*** DOCUMENT EXCERPT
Professor Joe Hamilton of Vanderbilt University (who helped establish the
Joint Institute for Heavy Ion Research at ORNL) introduced Roberto to Yuri
Oganessian of Russia's JINR. Five months of the Dubna JINR U400 accelerator's
calcium-48 beam--one of the world's most powerful--was dedicated to the
project.
The massive effort identified a total of six atoms of element 117 and the
critical reams of data that substantiate their existence.
The two-year experimental campaign began with a 250-day irradiation in HFIR,
producing 22 milligrams of berkelium-249, which has a 320-day half-life. The
irradiation was followed by 90 days of processing at REDC to separate and purify
the berkelium. The Bk-249 target was prepared at Dimitrovgrad and then bombarded
for 150 days at the Dubna facility.
Lawrence Livermore, which now has been involved in the discovery of six
elements with Dubna (113, 114, 115, 116, 117, and 118), contributed data
analysis, and the entire team was involved in the assessment of the results.
This is the second element that ORNL has had a role in discovering, joining
element 61, promethium, which was discovered at the Graphite Reactor during the
Manhattan project and reported in 1946. ORNL, by way of its production of
radioisotopes for research, has contributed to the discovery of a total of seven
new elements.
Members of the ORNL team include the Physics Division's Krzysztof Rykaczewsi,
Porter Bailey of the Nonreactor Nuclear Facilities Division, and Dennis Benker,
Julie Ezold, Curtis Porter and Frank Riley of the Nuclear S&T Division.
Roberto says the success of the element-117 campaign underscores the value of
international collaborations in science.
"This use of ORNL isotopes and Russian accelerators is a tremendous example
of the value of working together," he says.
"The 117 experiment paired one of the world's leading research
reactors--capable of producing the berkelium target material--with the
exceptional heavy ion accelerator and detection capabilities at Dubna."
Islands of Stability
Roberto also says the experiment, in addition to discovering a new chemical
element, has pushed the Periodic Table further into the neutron-rich regime for
heaviest elements.
"New isotopes observed in these experiments continue a trend toward higher
lifetimes for increased neutron numbers, providing evidence for the proposed
"island of stability" for super-heavy nuclei," he says.
"Because the half-lives are getting longer, there is potential to study the
chemistry of these nuclei," Roberto says. "These experiments and discoveries
essentially open new frontiers of chemistry."
******
*** MATERIAL SHOWN
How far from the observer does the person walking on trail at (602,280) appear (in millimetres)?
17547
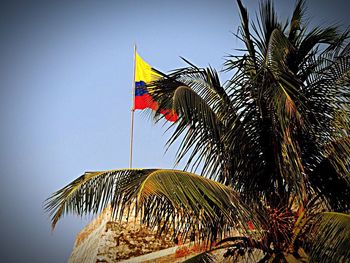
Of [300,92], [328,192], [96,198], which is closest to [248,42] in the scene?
[300,92]

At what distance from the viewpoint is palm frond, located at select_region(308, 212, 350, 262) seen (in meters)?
5.02

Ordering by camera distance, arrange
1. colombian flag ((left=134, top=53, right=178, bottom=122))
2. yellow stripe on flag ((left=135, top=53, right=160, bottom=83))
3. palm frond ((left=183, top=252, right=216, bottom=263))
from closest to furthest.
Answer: palm frond ((left=183, top=252, right=216, bottom=263))
colombian flag ((left=134, top=53, right=178, bottom=122))
yellow stripe on flag ((left=135, top=53, right=160, bottom=83))

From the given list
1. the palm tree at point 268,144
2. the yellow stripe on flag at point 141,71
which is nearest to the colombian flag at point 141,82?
the yellow stripe on flag at point 141,71

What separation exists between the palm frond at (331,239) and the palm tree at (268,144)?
26 millimetres

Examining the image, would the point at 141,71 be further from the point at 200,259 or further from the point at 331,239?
the point at 331,239

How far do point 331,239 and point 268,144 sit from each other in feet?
5.63

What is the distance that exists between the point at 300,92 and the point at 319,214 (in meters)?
1.53

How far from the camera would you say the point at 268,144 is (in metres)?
6.56

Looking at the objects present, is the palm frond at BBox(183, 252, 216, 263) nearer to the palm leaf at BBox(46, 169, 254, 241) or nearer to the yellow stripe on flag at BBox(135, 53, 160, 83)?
the palm leaf at BBox(46, 169, 254, 241)

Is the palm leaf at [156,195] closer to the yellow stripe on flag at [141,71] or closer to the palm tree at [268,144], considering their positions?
the palm tree at [268,144]

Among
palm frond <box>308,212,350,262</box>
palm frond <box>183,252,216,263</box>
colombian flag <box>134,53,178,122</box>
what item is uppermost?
colombian flag <box>134,53,178,122</box>

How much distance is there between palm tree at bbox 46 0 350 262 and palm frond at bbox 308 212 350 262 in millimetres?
26

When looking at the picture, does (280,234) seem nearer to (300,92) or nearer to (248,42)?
(300,92)

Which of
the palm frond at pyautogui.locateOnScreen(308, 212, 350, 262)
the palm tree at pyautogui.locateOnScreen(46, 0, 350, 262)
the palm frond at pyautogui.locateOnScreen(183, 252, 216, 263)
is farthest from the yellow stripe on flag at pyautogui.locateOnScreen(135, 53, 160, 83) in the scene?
the palm frond at pyautogui.locateOnScreen(308, 212, 350, 262)
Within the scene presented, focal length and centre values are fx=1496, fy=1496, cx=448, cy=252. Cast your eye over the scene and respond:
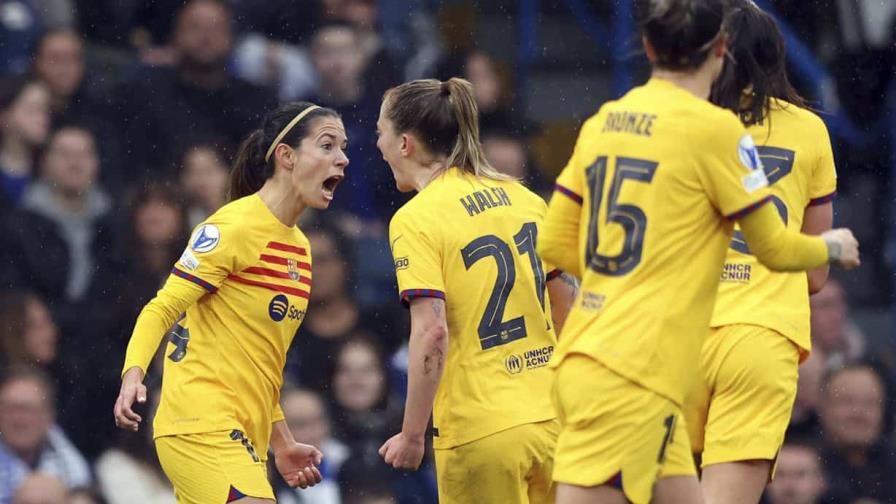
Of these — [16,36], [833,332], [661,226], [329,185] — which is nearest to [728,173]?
[661,226]

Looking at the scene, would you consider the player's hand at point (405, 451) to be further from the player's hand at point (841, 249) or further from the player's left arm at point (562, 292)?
the player's hand at point (841, 249)

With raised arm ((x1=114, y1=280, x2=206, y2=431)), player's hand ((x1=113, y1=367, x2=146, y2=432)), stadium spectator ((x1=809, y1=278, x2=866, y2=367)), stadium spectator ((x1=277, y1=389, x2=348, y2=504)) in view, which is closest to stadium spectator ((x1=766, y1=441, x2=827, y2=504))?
stadium spectator ((x1=809, y1=278, x2=866, y2=367))

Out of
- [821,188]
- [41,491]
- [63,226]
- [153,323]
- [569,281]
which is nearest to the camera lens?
[821,188]

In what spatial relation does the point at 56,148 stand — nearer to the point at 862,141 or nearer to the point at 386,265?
the point at 386,265

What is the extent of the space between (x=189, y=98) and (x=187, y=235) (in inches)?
29.7

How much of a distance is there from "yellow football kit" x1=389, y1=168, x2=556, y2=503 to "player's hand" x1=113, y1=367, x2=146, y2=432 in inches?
36.1

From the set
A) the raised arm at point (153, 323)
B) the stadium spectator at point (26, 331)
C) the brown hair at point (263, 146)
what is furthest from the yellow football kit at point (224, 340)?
the stadium spectator at point (26, 331)

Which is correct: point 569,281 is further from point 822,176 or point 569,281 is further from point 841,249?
point 841,249

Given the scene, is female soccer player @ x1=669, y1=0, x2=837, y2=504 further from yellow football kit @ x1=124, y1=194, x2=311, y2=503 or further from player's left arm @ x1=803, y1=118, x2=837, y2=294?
yellow football kit @ x1=124, y1=194, x2=311, y2=503

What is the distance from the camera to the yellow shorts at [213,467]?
5074 millimetres

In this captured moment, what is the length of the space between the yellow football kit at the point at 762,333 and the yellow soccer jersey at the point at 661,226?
932 millimetres

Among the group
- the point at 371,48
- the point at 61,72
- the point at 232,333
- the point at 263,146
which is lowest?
the point at 232,333

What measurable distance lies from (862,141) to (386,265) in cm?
272

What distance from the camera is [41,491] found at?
7328 millimetres
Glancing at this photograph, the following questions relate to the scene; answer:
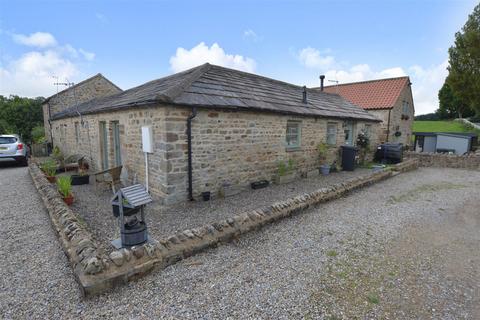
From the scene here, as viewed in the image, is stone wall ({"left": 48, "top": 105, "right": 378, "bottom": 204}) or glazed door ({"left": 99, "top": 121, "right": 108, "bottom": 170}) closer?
stone wall ({"left": 48, "top": 105, "right": 378, "bottom": 204})

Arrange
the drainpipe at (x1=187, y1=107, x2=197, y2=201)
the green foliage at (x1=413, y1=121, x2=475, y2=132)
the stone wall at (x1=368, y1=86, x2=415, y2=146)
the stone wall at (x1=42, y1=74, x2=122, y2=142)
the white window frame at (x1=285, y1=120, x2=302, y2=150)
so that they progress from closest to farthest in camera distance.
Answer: the drainpipe at (x1=187, y1=107, x2=197, y2=201), the white window frame at (x1=285, y1=120, x2=302, y2=150), the stone wall at (x1=368, y1=86, x2=415, y2=146), the stone wall at (x1=42, y1=74, x2=122, y2=142), the green foliage at (x1=413, y1=121, x2=475, y2=132)

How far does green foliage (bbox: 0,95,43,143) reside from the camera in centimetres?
2928

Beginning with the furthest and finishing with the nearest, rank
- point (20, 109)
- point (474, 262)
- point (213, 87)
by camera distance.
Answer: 1. point (20, 109)
2. point (213, 87)
3. point (474, 262)

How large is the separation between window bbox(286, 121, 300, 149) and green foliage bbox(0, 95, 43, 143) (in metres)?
33.5

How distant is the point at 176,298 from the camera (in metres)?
2.80

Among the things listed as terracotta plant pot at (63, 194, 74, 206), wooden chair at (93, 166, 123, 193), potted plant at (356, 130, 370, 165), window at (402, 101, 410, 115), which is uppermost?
window at (402, 101, 410, 115)

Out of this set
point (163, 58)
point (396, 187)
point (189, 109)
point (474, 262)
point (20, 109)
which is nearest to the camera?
point (474, 262)

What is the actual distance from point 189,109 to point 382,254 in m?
5.22

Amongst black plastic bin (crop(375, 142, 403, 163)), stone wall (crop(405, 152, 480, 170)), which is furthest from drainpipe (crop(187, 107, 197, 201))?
stone wall (crop(405, 152, 480, 170))

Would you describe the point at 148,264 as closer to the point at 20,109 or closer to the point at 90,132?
the point at 90,132

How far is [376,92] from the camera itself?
20000 mm

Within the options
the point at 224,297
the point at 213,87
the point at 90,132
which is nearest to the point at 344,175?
the point at 213,87

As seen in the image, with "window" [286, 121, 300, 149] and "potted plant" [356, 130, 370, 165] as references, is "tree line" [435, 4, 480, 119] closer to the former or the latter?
"potted plant" [356, 130, 370, 165]

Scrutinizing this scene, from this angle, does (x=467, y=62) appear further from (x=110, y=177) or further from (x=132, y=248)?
(x=132, y=248)
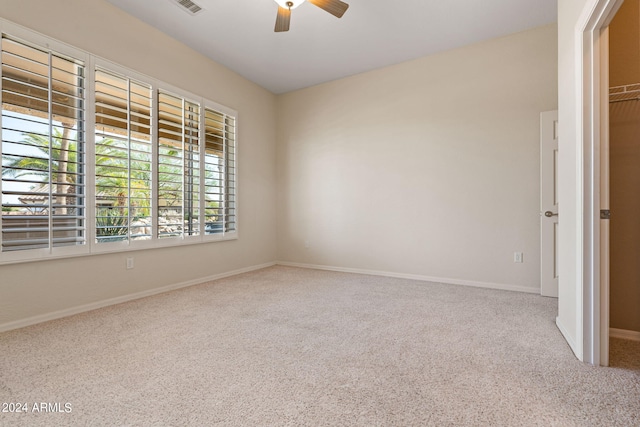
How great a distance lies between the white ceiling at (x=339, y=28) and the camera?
A: 3.04 meters

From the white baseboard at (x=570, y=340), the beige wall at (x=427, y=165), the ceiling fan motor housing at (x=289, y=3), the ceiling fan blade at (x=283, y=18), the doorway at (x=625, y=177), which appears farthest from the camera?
the beige wall at (x=427, y=165)

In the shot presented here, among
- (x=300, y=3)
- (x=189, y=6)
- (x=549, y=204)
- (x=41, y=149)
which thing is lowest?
(x=549, y=204)

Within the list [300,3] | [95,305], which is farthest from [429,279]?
[95,305]

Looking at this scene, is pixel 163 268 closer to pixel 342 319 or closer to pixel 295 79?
pixel 342 319

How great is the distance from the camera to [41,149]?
2504 mm

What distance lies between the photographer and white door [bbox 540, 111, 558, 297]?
10.7 feet

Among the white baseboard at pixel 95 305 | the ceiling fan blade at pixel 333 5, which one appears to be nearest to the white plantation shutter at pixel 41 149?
the white baseboard at pixel 95 305

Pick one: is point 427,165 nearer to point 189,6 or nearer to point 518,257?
point 518,257

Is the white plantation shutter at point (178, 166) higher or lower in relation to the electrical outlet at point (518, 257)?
higher

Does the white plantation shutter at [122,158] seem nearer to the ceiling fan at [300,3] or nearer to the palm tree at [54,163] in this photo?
the palm tree at [54,163]

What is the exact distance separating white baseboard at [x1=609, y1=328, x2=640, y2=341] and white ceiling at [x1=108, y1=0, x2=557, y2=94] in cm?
307

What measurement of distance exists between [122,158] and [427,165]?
3651mm

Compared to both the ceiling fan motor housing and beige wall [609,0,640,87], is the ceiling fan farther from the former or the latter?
beige wall [609,0,640,87]

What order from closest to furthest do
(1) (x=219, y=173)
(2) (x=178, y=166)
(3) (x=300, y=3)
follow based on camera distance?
(3) (x=300, y=3)
(2) (x=178, y=166)
(1) (x=219, y=173)
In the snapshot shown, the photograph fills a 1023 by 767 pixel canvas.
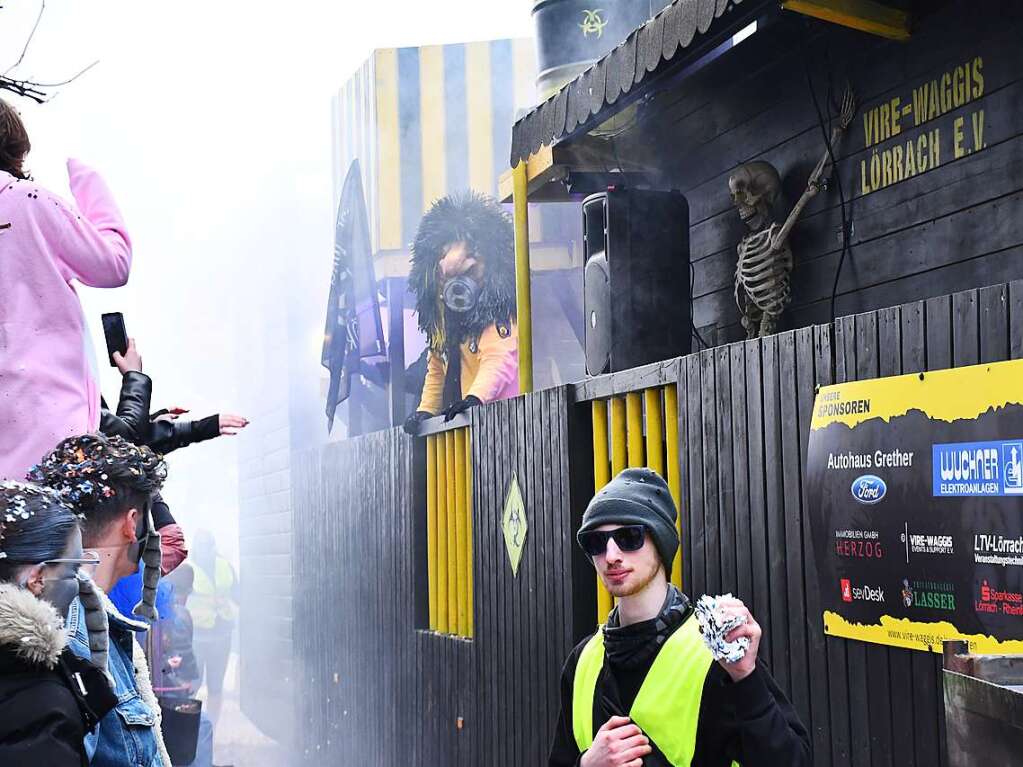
******
→ **SHORT EXERCISE**:
Rewrite the passage on the discovery of element 117 from "Roberto says the" up to and including "heaviest elements.", changing "collaborations" to "partnerships".

→ **THE REPLY**:
Roberto says the success of the element-117 campaign underscores the value of
international partnerships in science.
"This use of ORNL isotopes and Russian accelerators is a tremendous example
of the value of working together," he says.
"The 117 experiment paired one of the world's leading research
reactors--capable of producing the berkelium target material--with the
exceptional heavy ion accelerator and detection capabilities at Dubna."
Islands of Stability
Roberto also says the experiment, in addition to discovering a new chemical
element, has pushed the Periodic Table further into the neutron-rich regime for
heaviest elements.